The queen’s censure grew stronger. Cazia saw spots before her eyes.
 

“Has the queen stopped the attacks on you?” Ivy asked.
 

Kinz shook her head. “It is not enough to make a surrender to her,” the girl said. “She wants us to love her, too.”
 

It took all the willpower Cazia had not to bark out a derisive laugh. She held her anger and outrage inside, squeezing it down until it was as smooth and hard as an iron coin. Love? The Tilkilit? Did the queen understand anything about her?
 

“She doesn’t just want us to surrender,” Cazia said. “She wants us to be part of her swarm...hive, whatever she calls it. And we can’t be part of her hive unless we are as devoted to her as her warriors are. Only then will she trust me enough to order me to dig a passage through the mountains into the Sweeps.”

Kinz and Ivy stared at her, openmouthed. “A tunnel that lets her people out,” Ivy said, “would let The Blessing in. Has she not read our minds?”

Kinz shook her head. “Do you think she believes us?”

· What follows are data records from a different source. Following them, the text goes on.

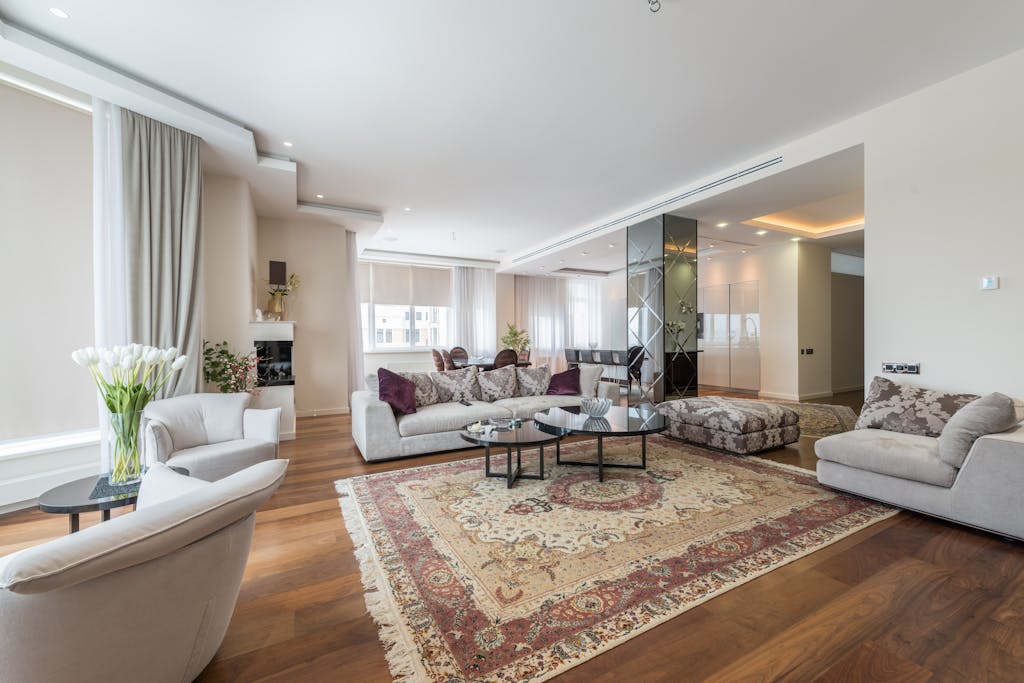 Spacious, modern living room with elegant decor and plush furniture.
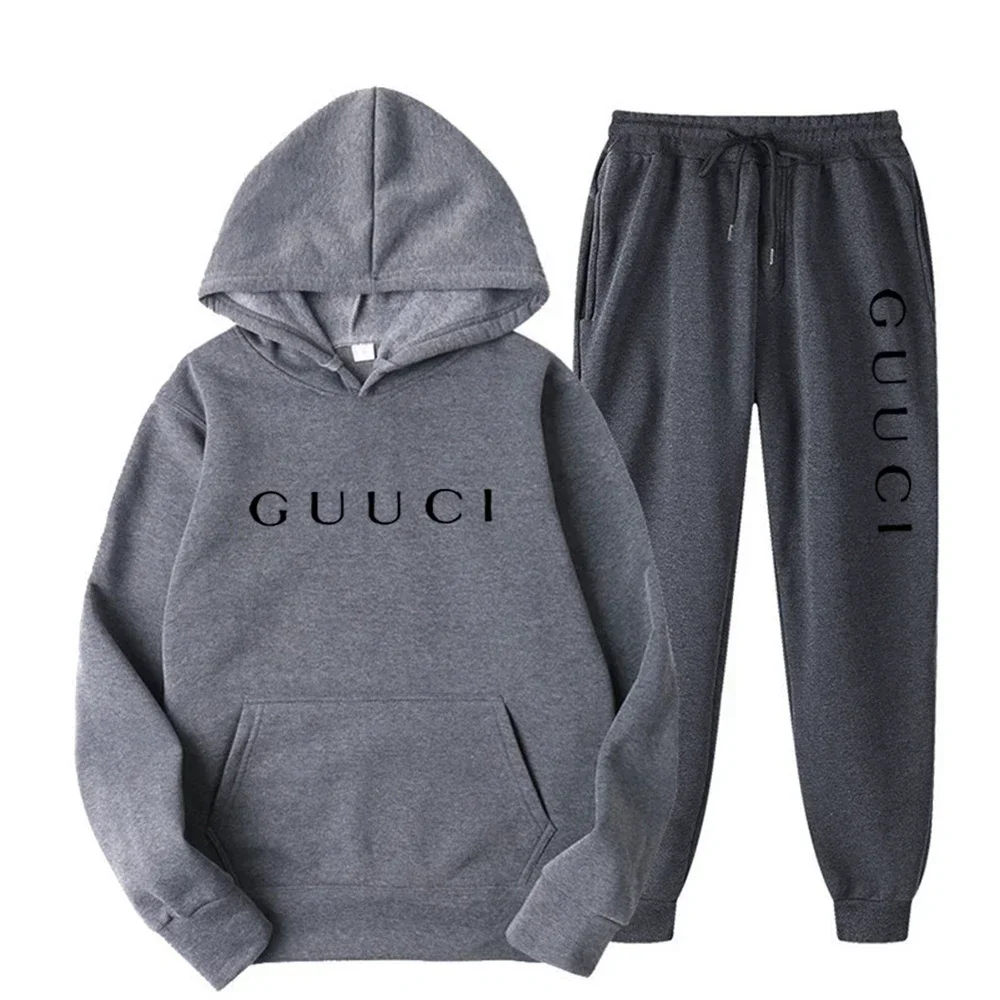 Man wearing autumn streetwear jogging set in urban outdoor setting dark gray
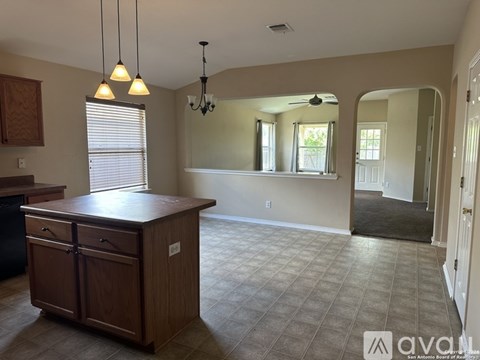 A kitchen with a wooden island and a chandelier.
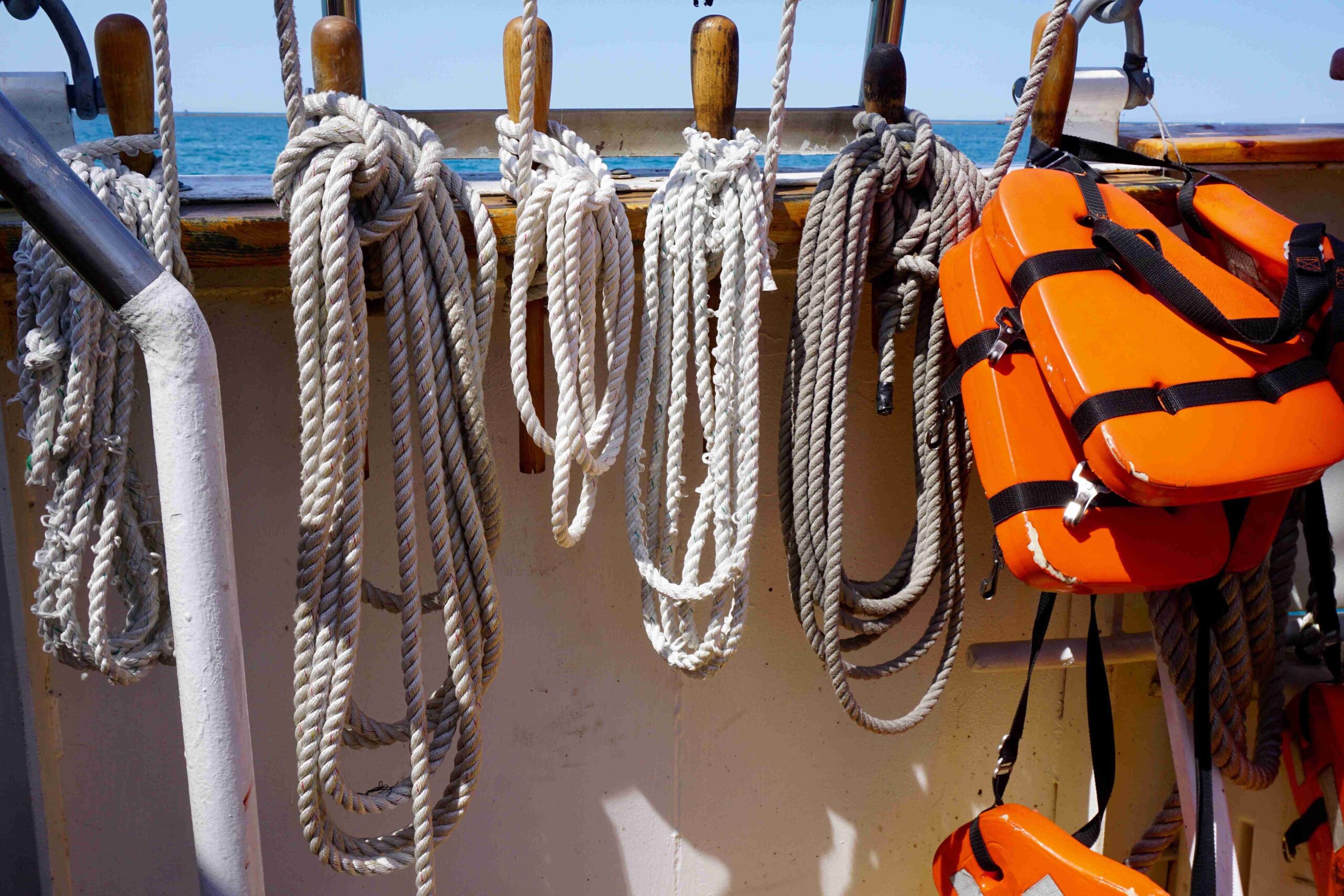 Safety gear and nautical ropes on a sailing vessel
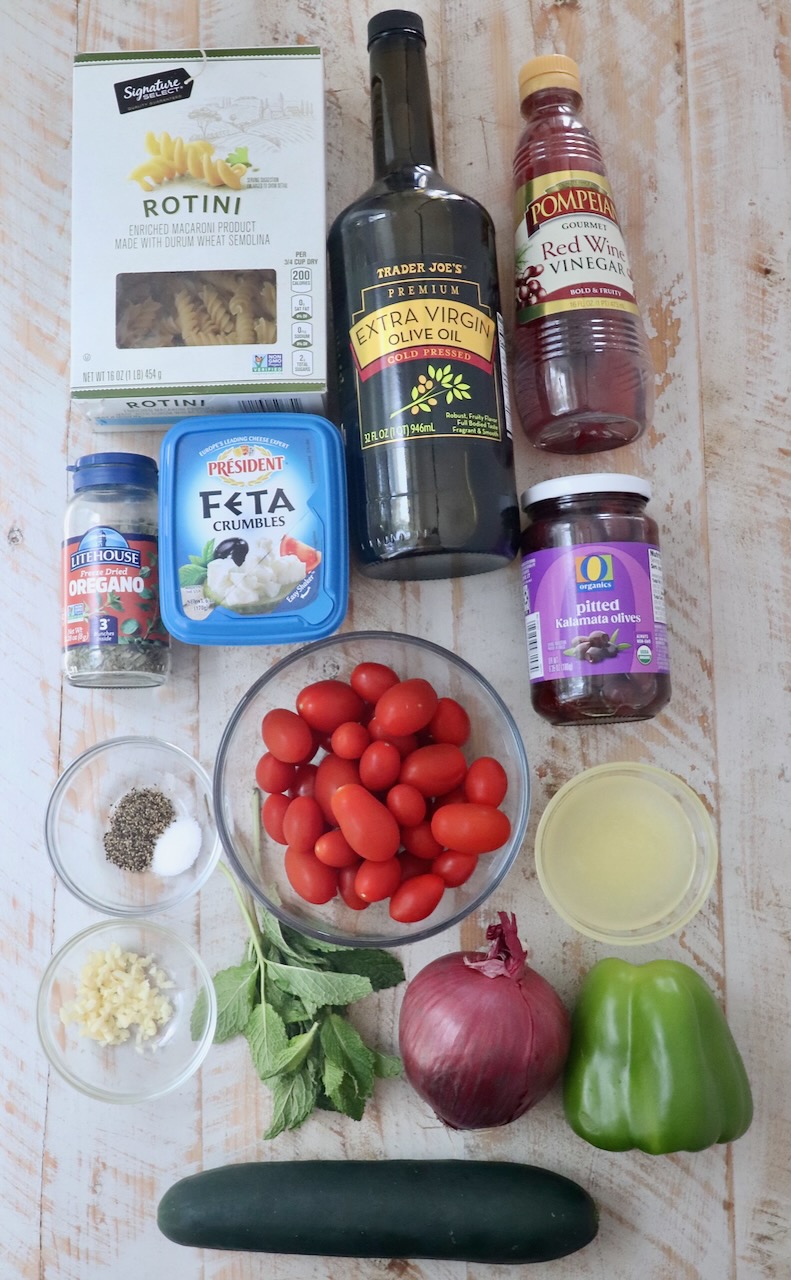 ingredients for Greek pasta salad on a white wood board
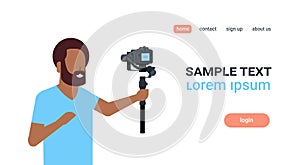 Man blogger broadcasting live stream report shooting selfie video african guy recording himself using camera gimbal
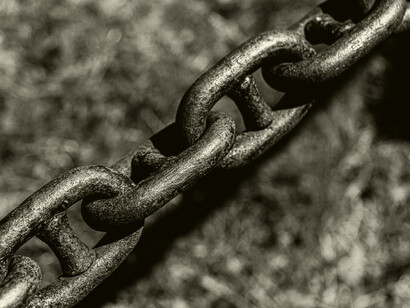 Interlocked metal links emphasize how deeply slavery was embedded in the nation’s economic and social systems, connecting industries, regions, and class structures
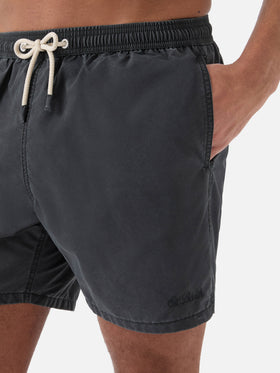 Patmos swim shorts in black with used effect and logo embroidery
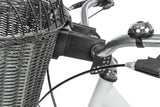 Fahrradkorb aus grauem Geflecht an silbernen Lenker befestigt, daneben eine silberne Klingel.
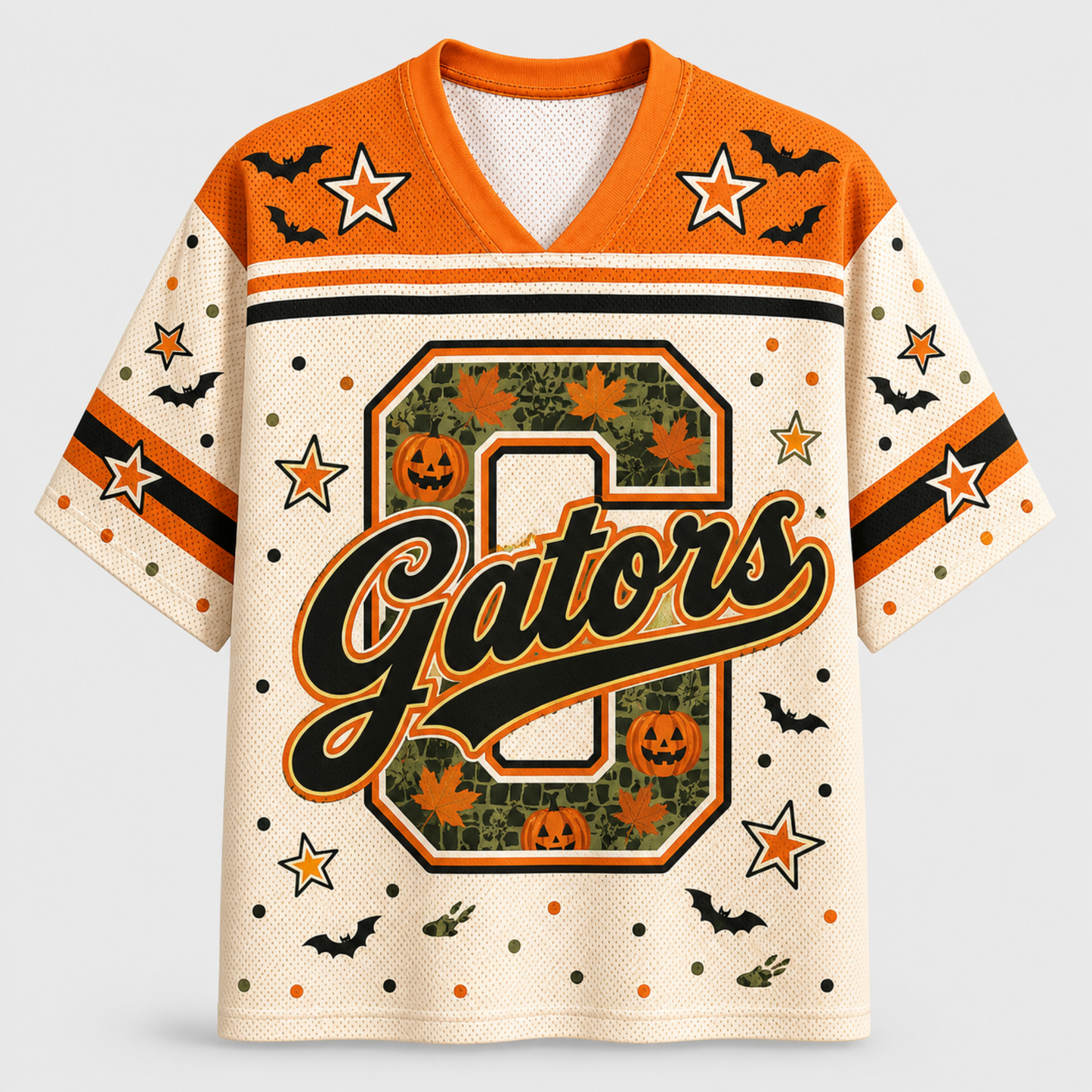 A short-sleeve football-style jersey with a Halloween theme, featuring an orange collar and shoulders, cream body, and a large 'G' on the front decorated with pumpkins, maple leaves, and bats.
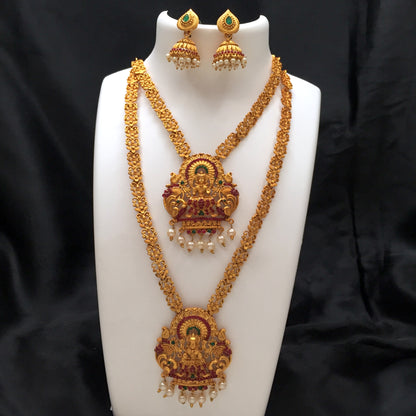 Gold temple jewelry set with intricate designs, featuring two layered necklaces and matching earrings adorned with pearls and green gemstones.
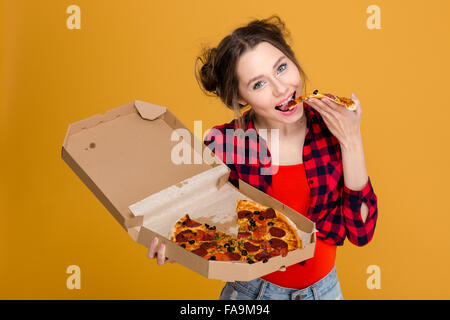 Bella felice giovane donna in maglia a scacchi holding e mangiare la pizza su sfondo giallo Foto Stock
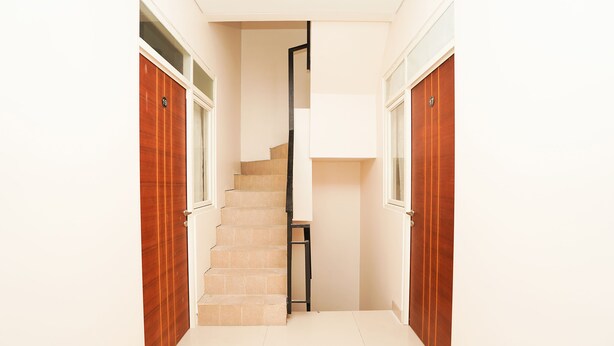 A narrow hallway with a wooden door on the left and a wooden door on the right, leading to a staircase. - Hotel O Menjangan Residence at Citraland 1 (Surabaya)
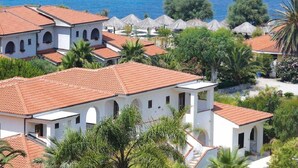 Una proprietà costiera con diversi edifici, tetti in tegole rosse e vista sul mare.
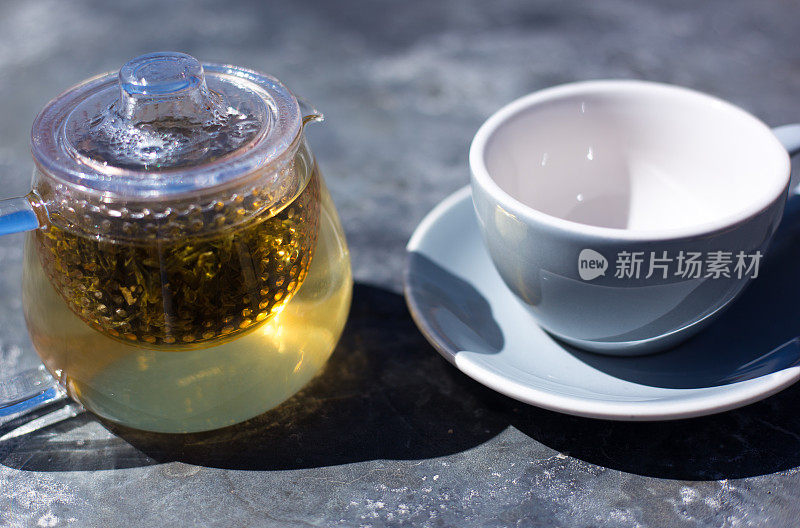绿茶浸泡在玻璃茶壶，干净的杯子，灰色背景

The question startled Cazia. Of course the queen believed them. The queen was a bug. She and her insect people thought bug thoughts; they were orderly and dense. While the queen could insert her thoughts into the minds of others, most of the complicated conversation that took place among the rest of her people was done by smell.
 

The Tilkilit didn’t arrange discrete words into a long caravan of sounds that revealed meaning. They spurted out bursts of odor. It was very short and very complex, and if Cazia was any judge, it was
not
well suited for lying. Confusion bubbled through her thoughts, and of course, it belonged to the queen. Dishonesty seemed a more difficult concept for the Tilkilit mind than suicide was.
 

But Cazia’s people--and it was only since she’d seen the city of Peradain fall to The Blessing that she had begun to think of the Peradaini as hers--were famous for their song, storytelling, and theater. What’s more, none of their performances were meant to be literal; everything was coded. Flooding stood in for the devastation of war. A man who risked all for some ambitious goal “built a tower too high.” A duel between two enemies was a bloody, punishing footrace.
 

In fact, the spells Cazia had learned--the ones the Tilkilit’s anti-magic stones prevented her from casting--affected the physical world only. They couldn’t change a person’s mind or make them fall in love any more than the queen’s mental bullying.
 
But art could. And the Tilkilit didn’t seem to make art.
 

They don’t lie.

“I love it here,” Cazia said suddenly. The other two girls stared at her in mute surprise. “I love everything about this and I’m so glad I don’t get to make my own decisions any more. If there’s anything a girl my age likes, it’s to have someone else tell her what she ought to be doing.”